[BEGIN]

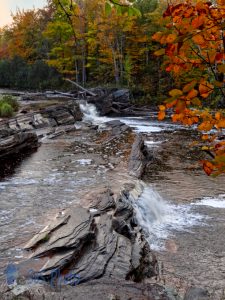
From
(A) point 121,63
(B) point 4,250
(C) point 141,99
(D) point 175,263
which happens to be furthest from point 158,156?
(A) point 121,63

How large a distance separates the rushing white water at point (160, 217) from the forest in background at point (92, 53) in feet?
60.7

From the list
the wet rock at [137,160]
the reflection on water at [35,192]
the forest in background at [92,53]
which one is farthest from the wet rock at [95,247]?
the forest in background at [92,53]

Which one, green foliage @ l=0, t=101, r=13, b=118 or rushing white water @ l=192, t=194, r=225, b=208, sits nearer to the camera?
rushing white water @ l=192, t=194, r=225, b=208

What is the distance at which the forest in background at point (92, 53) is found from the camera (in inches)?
1389

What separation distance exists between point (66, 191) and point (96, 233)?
153 inches

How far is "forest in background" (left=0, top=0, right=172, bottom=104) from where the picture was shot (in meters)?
35.3

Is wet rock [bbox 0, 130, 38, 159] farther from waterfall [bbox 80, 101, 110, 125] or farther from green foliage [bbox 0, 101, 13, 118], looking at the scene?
waterfall [bbox 80, 101, 110, 125]

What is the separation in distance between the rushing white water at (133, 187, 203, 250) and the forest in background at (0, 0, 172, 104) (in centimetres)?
1850

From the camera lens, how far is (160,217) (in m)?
9.69

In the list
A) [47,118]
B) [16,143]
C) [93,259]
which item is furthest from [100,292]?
[47,118]

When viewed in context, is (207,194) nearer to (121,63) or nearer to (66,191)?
(66,191)

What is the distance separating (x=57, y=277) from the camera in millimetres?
5195

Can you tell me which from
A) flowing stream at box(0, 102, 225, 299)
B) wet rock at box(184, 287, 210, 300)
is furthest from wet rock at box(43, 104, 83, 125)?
wet rock at box(184, 287, 210, 300)

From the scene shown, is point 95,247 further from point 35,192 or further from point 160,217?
point 35,192
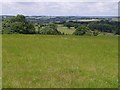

[END]

**Stated problem**
Copy the listing word for word, beginning at the line that contains "What is the distance separating" and stopping after its final line. Leave out any pictures.

**Answer for this exercise**
What is the distance separating (x=57, y=277) from the camera in millimetres?
5195

Can you tell me which from
A) flowing stream at box(0, 102, 225, 299)
B) wet rock at box(184, 287, 210, 300)
is furthest from wet rock at box(43, 104, 83, 125)?
wet rock at box(184, 287, 210, 300)

From the scene shown, is point 95,247 further from point 35,192 or further from point 160,217?
point 35,192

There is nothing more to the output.